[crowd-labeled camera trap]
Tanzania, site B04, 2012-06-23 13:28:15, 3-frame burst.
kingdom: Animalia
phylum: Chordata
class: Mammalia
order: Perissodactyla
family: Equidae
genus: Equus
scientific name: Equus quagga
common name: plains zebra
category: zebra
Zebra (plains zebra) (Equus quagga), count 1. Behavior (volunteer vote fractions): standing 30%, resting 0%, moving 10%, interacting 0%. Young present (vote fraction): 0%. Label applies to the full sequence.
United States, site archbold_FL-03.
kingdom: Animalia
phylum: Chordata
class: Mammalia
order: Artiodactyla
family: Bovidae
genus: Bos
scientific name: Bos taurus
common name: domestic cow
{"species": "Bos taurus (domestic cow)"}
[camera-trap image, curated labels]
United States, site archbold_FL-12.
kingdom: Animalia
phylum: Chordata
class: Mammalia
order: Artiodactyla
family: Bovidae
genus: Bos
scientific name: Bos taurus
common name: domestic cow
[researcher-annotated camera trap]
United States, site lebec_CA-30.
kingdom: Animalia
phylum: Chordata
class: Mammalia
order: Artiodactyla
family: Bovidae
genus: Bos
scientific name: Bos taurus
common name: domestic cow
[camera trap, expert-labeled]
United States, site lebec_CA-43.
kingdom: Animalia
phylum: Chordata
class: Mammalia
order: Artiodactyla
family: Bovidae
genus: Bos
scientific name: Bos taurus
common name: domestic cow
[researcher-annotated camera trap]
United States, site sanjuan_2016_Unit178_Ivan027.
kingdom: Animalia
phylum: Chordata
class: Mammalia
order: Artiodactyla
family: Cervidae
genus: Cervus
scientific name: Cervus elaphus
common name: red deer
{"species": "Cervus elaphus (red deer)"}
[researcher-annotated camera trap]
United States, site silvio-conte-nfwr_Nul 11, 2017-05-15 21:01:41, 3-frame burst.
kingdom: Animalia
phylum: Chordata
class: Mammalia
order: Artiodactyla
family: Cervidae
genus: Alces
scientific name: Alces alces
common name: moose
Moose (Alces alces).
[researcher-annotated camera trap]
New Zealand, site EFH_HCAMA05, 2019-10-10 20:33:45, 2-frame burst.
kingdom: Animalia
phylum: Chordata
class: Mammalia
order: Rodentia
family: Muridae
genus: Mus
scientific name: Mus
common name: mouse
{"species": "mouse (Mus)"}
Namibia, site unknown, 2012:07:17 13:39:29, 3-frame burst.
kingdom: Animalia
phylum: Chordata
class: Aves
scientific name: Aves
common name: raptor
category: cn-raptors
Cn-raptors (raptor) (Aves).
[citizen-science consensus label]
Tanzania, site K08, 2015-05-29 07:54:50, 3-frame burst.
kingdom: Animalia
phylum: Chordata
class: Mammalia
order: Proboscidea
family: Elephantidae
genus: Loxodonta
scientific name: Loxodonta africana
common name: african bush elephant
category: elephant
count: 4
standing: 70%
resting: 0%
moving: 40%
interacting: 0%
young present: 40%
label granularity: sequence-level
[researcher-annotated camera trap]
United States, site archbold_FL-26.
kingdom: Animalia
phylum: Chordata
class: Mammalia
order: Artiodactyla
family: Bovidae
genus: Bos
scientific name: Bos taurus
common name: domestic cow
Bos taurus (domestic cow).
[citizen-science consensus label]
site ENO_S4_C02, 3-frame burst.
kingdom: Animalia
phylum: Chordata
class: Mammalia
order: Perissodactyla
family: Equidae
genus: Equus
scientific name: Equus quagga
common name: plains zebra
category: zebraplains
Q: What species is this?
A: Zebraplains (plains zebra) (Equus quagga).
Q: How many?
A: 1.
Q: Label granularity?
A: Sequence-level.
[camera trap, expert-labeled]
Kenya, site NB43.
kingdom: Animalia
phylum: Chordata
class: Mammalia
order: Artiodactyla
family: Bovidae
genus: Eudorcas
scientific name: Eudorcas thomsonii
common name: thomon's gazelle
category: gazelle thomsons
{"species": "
------------------------------
Write every entry out again. Leave each one exactly as it is.

[crowd-labeled camera trap]
Tanzania, site B04, 2012-06-23 13:28:15, 3-frame burst.
kingdom: Animalia
phylum: Chordata
class: Mammalia
order: Perissodactyla
family: Equidae
genus: Equus
scientific name: Equus quagga
common name: plains zebra
category: zebra
Zebra (plains zebra) (Equus quagga), count 1. Behavior (volunteer vote fractions): standing 30%, resting 0%, moving 10%, interacting 0%. Young present (vote fraction): 0%. Label applies to the full sequence.
United States, site archbold_FL-03.
kingdom: Animalia
phylum: Chordata
class: Mammalia
order: Artiodactyla
family: Bovidae
genus: Bos
scientific name: Bos taurus
common name: domestic cow
{"species": "Bos taurus (domestic cow)"}
[camera-trap image, curated labels]
United States, site archbold_FL-12.
kingdom: Animalia
phylum: Chordata
class: Mammalia
order: Artiodactyla
family: Bovidae
genus: Bos
scientific name: Bos taurus
common name: domestic cow
[researcher-annotated camera trap]
United States, site lebec_CA-30.
kingdom: Animalia
phylum: Chordata
class: Mammalia
order: Artiodactyla
family: Bovidae
genus: Bos
scientific name: Bos taurus
common name: domestic cow
[camera trap, expert-labeled]
United States, site lebec_CA-43.
kingdom: Animalia
phylum: Chordata
class: Mammalia
order: Artiodactyla
family: Bovidae
genus: Bos
scientific name: Bos taurus
common name: domestic cow
[researcher-annotated camera trap]
United States, site sanjuan_2016_Unit178_Ivan027.
kingdom: Animalia
phylum: Chordata
class: Mammalia
order: Artiodactyla
family: Cervidae
genus: Cervus
scientific name: Cervus elaphus
common name: red deer
{"species": "Cervus elaphus (red deer)"}
[researcher-annotated camera trap]
United States, site silvio-conte-nfwr_Nul 11, 2017-05-15 21:01:41, 3-frame burst.
kingdom: Animalia
phylum: Chordata
class: Mammalia
order: Artiodactyla
family: Cervidae
genus: Alces
scientific name: Alces alces
common name: moose
Moose (Alces alces).
[researcher-annotated camera trap]
New Zealand, site EFH_HCAMA05, 2019-10-10 20:33:45, 2-frame burst.
kingdom: Animalia
phylum: Chordata
class: Mammalia
order: Rodentia
family: Muridae
genus: Mus
scientific name: Mus
common name: mouse
{"species": "mouse (Mus)"}
Namibia, site unknown, 2012:07:17 13:39:29, 3-frame burst.
kingdom: Animalia
phylum: Chordata
class: Aves
scientific name: Aves
common name: raptor
category: cn-raptors
Cn-raptors (raptor) (Aves).
[citizen-science consensus label]
Tanzania, site K08, 2015-05-29 07:54:50, 3-frame burst.
kingdom: Animalia
phylum: Chordata
class: Mammalia
order: Proboscidea
family: Elephantidae
genus: Loxodonta
scientific name: Loxodonta africana
common name: african bush elephant
category: elephant
count: 4
standing: 70%
resting: 0%
moving: 40%
interacting: 0%
young present: 40%
label granularity: sequence-level
[researcher-annotated camera trap]
United States, site archbold_FL-26.
kingdom: Animalia
phylum: Chordata
class: Mammalia
order: Artiodactyla
family: Bovidae
genus: Bos
scientific name: Bos taurus
common name: domestic cow
Bos taurus (domestic cow).
[citizen-science consensus label]
site ENO_S4_C02, 3-frame burst.
kingdom: Animalia
phylum: Chordata
class: Mammalia
order: Perissodactyla
family: Equidae
genus: Equus
scientific name: Equus quagga
common name: plains zebra
category: zebraplains
Q: What species is this?
A: Zebraplains (plains zebra) (Equus quagga).
Q: How many?
A: 1.
Q: Label granularity?
A: Sequence-level.
[camera trap, expert-labeled]
Kenya, site NB43.
kingdom: Animalia
phylum: Chordata
class: Mammalia
order: Artiodactyla
family: Bovidae
genus: Eudorcas
scientific name: Eudorcas thomsonii
common name: thomon's gazelle
category: gazelle thomsons
{"species": "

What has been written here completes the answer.